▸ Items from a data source
[Start of section]
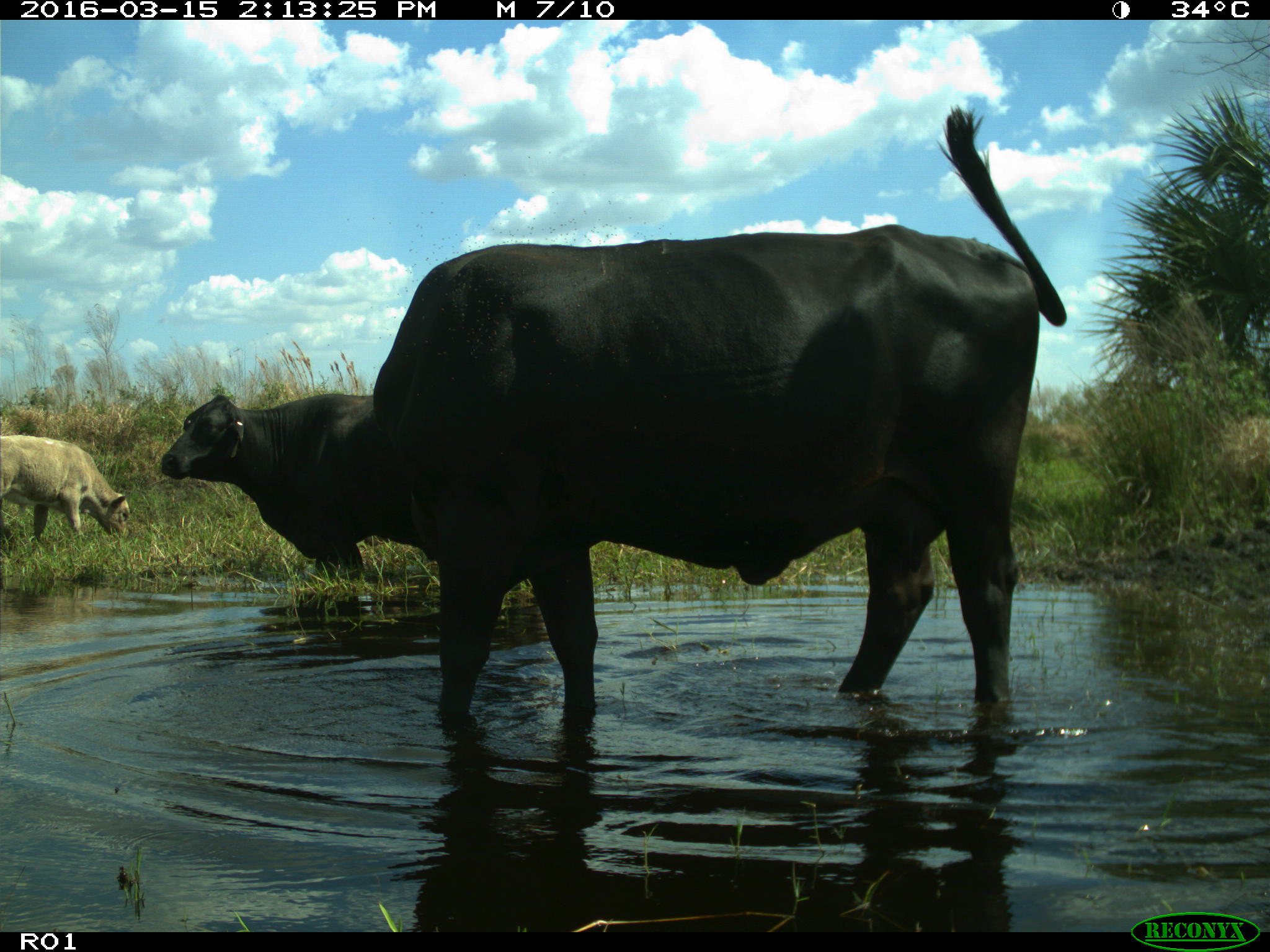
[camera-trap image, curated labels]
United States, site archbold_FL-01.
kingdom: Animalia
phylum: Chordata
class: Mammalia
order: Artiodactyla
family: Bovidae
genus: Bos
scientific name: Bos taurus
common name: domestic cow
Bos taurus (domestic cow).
[End of section]
▸ What is being asked
Your job is to copy every entry exactly. Omit the pictures.

▸ Answer space
[camera-trap image, curated labels]
United States, site archbold_FL-01.
kingdom: Animalia
phylum: Chordata
class: Mammalia
order: Artiodactyla
family: Bovidae
genus: Bos
scientific name: Bos taurus
common name: domestic cow
Bos taurus (domestic cow).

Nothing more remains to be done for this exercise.